--- Source passage Enclosed Below ---
Note the virtual link details of bng_gmux (10.1.x.x) and brgemu_bng (10.3.x.x), which are the 2 virtual links connecting BRG_Emulator to BNG_MUX and BNG_MUX to VG_MUX, and also two other network interfaces of BNG_MUX to connect to CPE_SIGNAL network (10.4.x.x), and lastly to ONAP OAM network (10.0.x.x).

Let us look at some of the interesting parts of HEAT template (base_vcpe_vbng.yaml) for this service. A full copy of the HEAT template file can be found here.

heat_template_version: 2013-05-23

description: Heat template to deploy vCPE virtual Broadband Network Gateway (vBNG)

##############

#            #

# PARAMETERS #

#            #

##############

parameters:

 ...

 brgemu_bng_private_net_id:

   type: string

   label: vBNG IN private network name or ID

   description: Private network that connects vBRG to vBNG

 ...

 bng_gmux_private_net_id:

   type: string

   label: vBNG vGMUX private network name or ID

   description: Private network that connects vBNG to vGMUX

 ...

 cpe_signal_net_id:

   type: string

   label: vCPE private network name or ID

   description: Private network that connects vCPE elements with vCPE infrastructure elements

 ...

 vbng_private_ip_0:

   type: string

   label: vBNG IN private IP address

   description: Private IP address that is assigned to the vBNG IN

..

 vnf_id:

   type: string

   label: VNF ID

   description: The VNF ID is provided by ONAP

 vf_module_id:

   type: string

   label: vCPE module ID

   description: The vCPE Module ID is provided by ONAP

 dcae_collector_ip:

   type: string

   label: DCAE collector IP address

   description: IP address of the DCAE collector

 ..

 vpp_source_repo_url:

   type: string

   label: VPP Source Git Repo

   description: URL for VPP source codes

 ..

#############

#           #

# RESOURCES #

#           #

#############

resources:

 ...

 # Virtual BNG Instantiation

 vbng_private_0_port:

   type: OS::Neutron::Port

   properties:

     network: { get_param: brgemu_bng_private_net_id }

     fixed_ips: [{"subnet": { get_param: brgemu_bng_private_subnet_id }, "ip_address": { get_param: vbng_private_ip_0 }}]

 ...

 vbng_0:

   type: OS::Nova::Server

   properties:

     image: { get_param: vcpe_image_name }

     flavor: { get_param: vcpe_flavor_name }

     name: { get_param: vbng_name_0 }

     key_name: { get_resource: my_keypair }

     networks:

       - network: { get_param: public_net_id }

       - port: { get_resource: vbng_private_0_port }

       - port: { get_resource: vbng_private_1_port }

       - port: { get_resource: vbng_private_2_port }

       - port: { get_resource: vbng_private_3_port }

     metadata: {vnf_id: { get_param: vnf_id }, vf_module_id: { get_param: vf_module_id }}

     user_data_format: RAW

     user_data:

       str_replace:

         params:

           ...

           # Download and run install script

           curl -k __repo_url_blob__/org.onap.demo/vnfs/vcpe/__install_script_version__/v_bng_install.sh -o /opt/v_bng_install.sh

           cd /opt

           chmod +x v_bng_install.sh

           ./v_bng_install.sh

Note the BNG download and instantiation details above, including the script for installation of BNG MUX software (v_bng_install.sh).
--- End of Enclosed Source passage ---
--- Supplied entries Enclosed Below ---
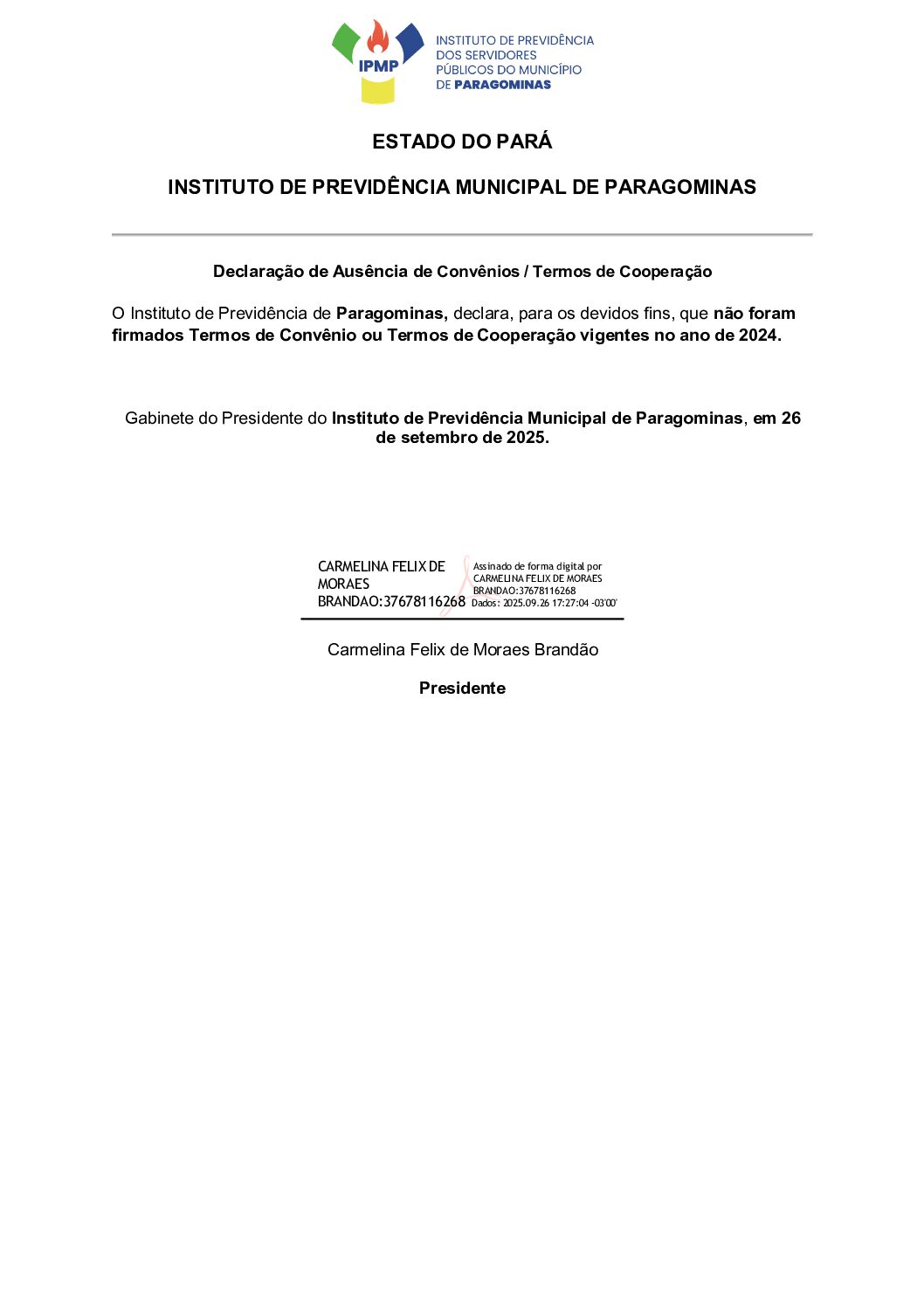 IPMP

INSTITUTO DE PREVIDÊNCIA DOS SERVIDORES PÚBLICOS DO MUNICÍPIO DE PARAGOMINAS

ESTADO DO PARÁ

INSTITUTO DE PREVIDÊNCIA MUNICIPAL DE PARAGOMINAS

Declaração de Ausência de Convênios / Termos de Cooperação

O Instituto de Previdência de Paragominas, declara, para os devidos fins, que não foram firmados Termos de Convênio ou Termos de Cooperação vigentes no ano de 2024.

Gabinete do Presidente do Instituto de Previdência Municipal de Paragominas, em 26 de setembro de 2025.

CARMELINA FELIX DE MORAES BRANDAO:37678116268

Assinado de forma digital por CARMELINA FELIX DE MORAES BRANDAO:37678116268
Dados: 2025.09.26 17:27:04 -03'00'

Carmelina Felix de Moraes Brandão

Presidente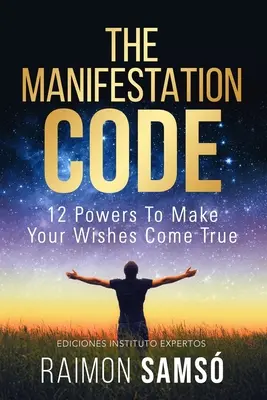 THE MANIFESTATION CODE

12 Powers To Make Your Wishes Come True

EDICIONES INSTITUTO EXPERTOS

RAIMON SAMSÓ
--- End of Enclosed Supplied entries ---
Exercise brief:
Reproduce the portion of the HEAT template passage above starting at "Note the virtual" and ending at "OAM network (10.0.x.x).".

Solved problem:
Note the virtual link details of bng_gmux (10.1.x.x) and brgemu_bng (10.3.x.x), which are the 2 virtual links connecting BRG_Emulator to BNG_MUX and BNG_MUX to VG_MUX, and also two other network interfaces of BNG_MUX to connect to CPE_SIGNAL network (10.4.x.x), and lastly to ONAP OAM network (10.0.x.x).